Au zoo de Hann, les animaux souffrent de l’insalubrité

Un chimpanzé qui regarde les visiteurs

Le parc zoologique de Hann a perdu son peuplement d’antan. L’insalubrité, l’étroitesse des enclos font vivre les animaux dans un stress quotidien. Un candidat à l’élection voudrait les « rénover ». Il y a urgence. 

« Les parcs nationaux sont presque morts, que ce soit Hann, Niokolokoba. Je voudrais donc relancer les parcs nationaux »

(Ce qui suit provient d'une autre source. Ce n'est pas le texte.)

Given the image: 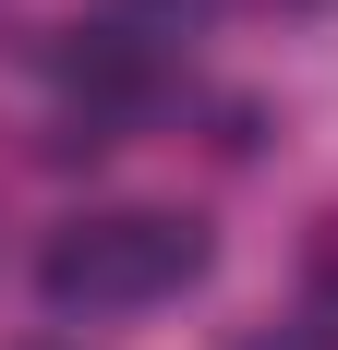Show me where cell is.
<instances>
[{"label": "cell", "mask_w": 338, "mask_h": 350, "mask_svg": "<svg viewBox=\"0 0 338 350\" xmlns=\"http://www.w3.org/2000/svg\"><path fill=\"white\" fill-rule=\"evenodd\" d=\"M314 290L338 302V217H326V242H314Z\"/></svg>", "instance_id": "cell-2"}, {"label": "cell", "mask_w": 338, "mask_h": 350, "mask_svg": "<svg viewBox=\"0 0 338 350\" xmlns=\"http://www.w3.org/2000/svg\"><path fill=\"white\" fill-rule=\"evenodd\" d=\"M254 350H338V338H254Z\"/></svg>", "instance_id": "cell-3"}, {"label": "cell", "mask_w": 338, "mask_h": 350, "mask_svg": "<svg viewBox=\"0 0 338 350\" xmlns=\"http://www.w3.org/2000/svg\"><path fill=\"white\" fill-rule=\"evenodd\" d=\"M205 278V230L169 206H109V217H73L61 242H49V266H36V290H49V314H145V302H169V290Z\"/></svg>", "instance_id": "cell-1"}]
</instances>
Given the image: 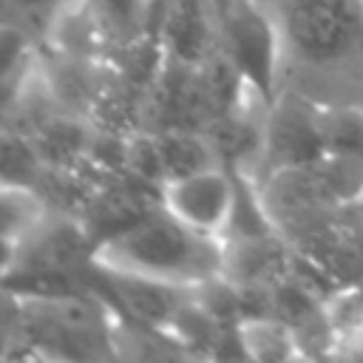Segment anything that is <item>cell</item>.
<instances>
[{"mask_svg":"<svg viewBox=\"0 0 363 363\" xmlns=\"http://www.w3.org/2000/svg\"><path fill=\"white\" fill-rule=\"evenodd\" d=\"M91 3L99 11L102 23L108 26L119 54L125 48L153 37V23H156L159 0H91Z\"/></svg>","mask_w":363,"mask_h":363,"instance_id":"cell-9","label":"cell"},{"mask_svg":"<svg viewBox=\"0 0 363 363\" xmlns=\"http://www.w3.org/2000/svg\"><path fill=\"white\" fill-rule=\"evenodd\" d=\"M62 0H3V14H14L34 28L45 23V17L60 6Z\"/></svg>","mask_w":363,"mask_h":363,"instance_id":"cell-11","label":"cell"},{"mask_svg":"<svg viewBox=\"0 0 363 363\" xmlns=\"http://www.w3.org/2000/svg\"><path fill=\"white\" fill-rule=\"evenodd\" d=\"M37 37L45 51L79 62L111 65L119 54L108 26L102 23L91 0H62L37 28Z\"/></svg>","mask_w":363,"mask_h":363,"instance_id":"cell-4","label":"cell"},{"mask_svg":"<svg viewBox=\"0 0 363 363\" xmlns=\"http://www.w3.org/2000/svg\"><path fill=\"white\" fill-rule=\"evenodd\" d=\"M37 28L14 14H0V91L11 85L37 57Z\"/></svg>","mask_w":363,"mask_h":363,"instance_id":"cell-10","label":"cell"},{"mask_svg":"<svg viewBox=\"0 0 363 363\" xmlns=\"http://www.w3.org/2000/svg\"><path fill=\"white\" fill-rule=\"evenodd\" d=\"M156 145H159V159L164 170V182L190 176L216 164H224L213 139L204 130L193 128H153Z\"/></svg>","mask_w":363,"mask_h":363,"instance_id":"cell-7","label":"cell"},{"mask_svg":"<svg viewBox=\"0 0 363 363\" xmlns=\"http://www.w3.org/2000/svg\"><path fill=\"white\" fill-rule=\"evenodd\" d=\"M17 255H20V244L9 241V238H0V286L6 284L11 269L17 267Z\"/></svg>","mask_w":363,"mask_h":363,"instance_id":"cell-12","label":"cell"},{"mask_svg":"<svg viewBox=\"0 0 363 363\" xmlns=\"http://www.w3.org/2000/svg\"><path fill=\"white\" fill-rule=\"evenodd\" d=\"M238 196H241V176L227 164H216L164 182L159 190V204L182 224L204 235L224 238L233 224Z\"/></svg>","mask_w":363,"mask_h":363,"instance_id":"cell-3","label":"cell"},{"mask_svg":"<svg viewBox=\"0 0 363 363\" xmlns=\"http://www.w3.org/2000/svg\"><path fill=\"white\" fill-rule=\"evenodd\" d=\"M91 267L193 289L221 275L224 238H213L182 224L159 204L128 230L99 241L94 247Z\"/></svg>","mask_w":363,"mask_h":363,"instance_id":"cell-2","label":"cell"},{"mask_svg":"<svg viewBox=\"0 0 363 363\" xmlns=\"http://www.w3.org/2000/svg\"><path fill=\"white\" fill-rule=\"evenodd\" d=\"M235 335H238V343H241V352L247 360L284 363V360H301L303 357L295 326L286 323L284 318L272 315V312L241 318L235 323Z\"/></svg>","mask_w":363,"mask_h":363,"instance_id":"cell-6","label":"cell"},{"mask_svg":"<svg viewBox=\"0 0 363 363\" xmlns=\"http://www.w3.org/2000/svg\"><path fill=\"white\" fill-rule=\"evenodd\" d=\"M51 213L54 204L40 184L0 182V238L23 244Z\"/></svg>","mask_w":363,"mask_h":363,"instance_id":"cell-8","label":"cell"},{"mask_svg":"<svg viewBox=\"0 0 363 363\" xmlns=\"http://www.w3.org/2000/svg\"><path fill=\"white\" fill-rule=\"evenodd\" d=\"M360 3H363V0H360Z\"/></svg>","mask_w":363,"mask_h":363,"instance_id":"cell-13","label":"cell"},{"mask_svg":"<svg viewBox=\"0 0 363 363\" xmlns=\"http://www.w3.org/2000/svg\"><path fill=\"white\" fill-rule=\"evenodd\" d=\"M153 37L162 54L182 65H201L218 48L213 0H159Z\"/></svg>","mask_w":363,"mask_h":363,"instance_id":"cell-5","label":"cell"},{"mask_svg":"<svg viewBox=\"0 0 363 363\" xmlns=\"http://www.w3.org/2000/svg\"><path fill=\"white\" fill-rule=\"evenodd\" d=\"M281 48V91H298L320 105L346 102L363 85L360 0H261Z\"/></svg>","mask_w":363,"mask_h":363,"instance_id":"cell-1","label":"cell"}]
</instances>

Telle est la promesse électorale de Ousmane Sonko lors de son rassemblement à Mbour. Il est le seul candidat à avoir exprimé le désir de rénover les parcs nationaux durant cette campagne électorale de la présidentielle 2019. L’Afrique dispose d’une riche variété d’animaux sauvages, dont le lion, le roi de la forêt. Pour préserver ce patrimoine animalier, et permettre aux populations de réaliser des immersions dans un monde sauvage, l’aménagement de ces sites zoologiques est devenu très urgent. Le cadre de vie des animaux devient inquiétant, comme le démontre cette lettre ouverte.

Le zoo de Hann accueille des visiteurs six jours sur sept depuis 1903.  Le site dispose d’une aire forestière et ethnobotanique en plus, de celle zoologique. L’Etat du parc, Hann comme les autres parcs nationaux est un problème relayé ces derniers temps sur les réseaux sociaux. Une visite s’impose.

A quelques encablures des Maristes , s’érige le populeux quartier de Yarakh situé à, environ 6km du centre de ville de Dakar. Le parc forestier et zoologique de Hann, se hisse sur la route des pères maristes. Un embouteillage fou se dessine devant l’accès principal du parc (c’est un axe principal). Au-delà de la bruyante route, un paisible endroit se dévoile. Un sentier bitumé, d’une centaine de mètres permet d’enclencher une marche réconfortante, les affligeants rayons de soleil atténués par le feuillage des arbres.

L’allée dégagée mène à la grande statue d’un lion majestueux dressée sur le carrefour. Il faut arpenter le sentier de droite pour découvrir le parc animalier. Les agents se chargent de la facturation de la visite. En 2012, le zoo disposait d’une centaine d’espèces. A présent, les sept hectares peine à se peupler à nouveau. D’où l’existence des enclos vides et des bassins avec des eaux stagnantes.

zoo, un endroit calme… et triste

Les cancanements des canards déchirent tout d’un coup la plate atmosphère régnante. Quatre canards se dandinent dans une grande fosse, la marre verdâtre au milieu de leur logis. Près des canards, quelques crocodiles se laissent bercer par les rayons solaires. Une bande de chérubins s’excite devant un singe acrobatique. « Golo Feecal ma » (Danse pour nous Chimpanzé), disaient-ils.

Un peu plus loin, Matar, le lion, s’affaisse devant les grilles de son enclos circulaire.  Un autre couple de lions s’empare de leur ration de viandes. L’un deux traine sa patte avant rougeâtre. Le museau présente des soupçons de poils. Même constat chez le chimpanzé. Il se balade nonchalamment dans sa cage à l’arrière du zoo, les patates, aubergines et les choux sont ses seuls compagnons.

Le chacal, enfermé, un peu plus loin, fait le tour de sa petite cage dans des mouvements répétitifs. Une odeur nauséabonde remplit l’atmosphère près de son gîte. Les babouins et les ouistitis semblent être les plus gais du zoo. Leurs cris stridents déchirent par moment, l’ambiance, les oiseaux s’y mettent aussi. Le charognard étale ses longues ailes afin de les sécher, après le nettoyage de sa cage.

L’entretien et l’insalubrité sont ses principaux défis. Malgré le déplacement effectué sur place afin de recueillir son avis, la direction du parc n’a pas été en mesure de se prononcer.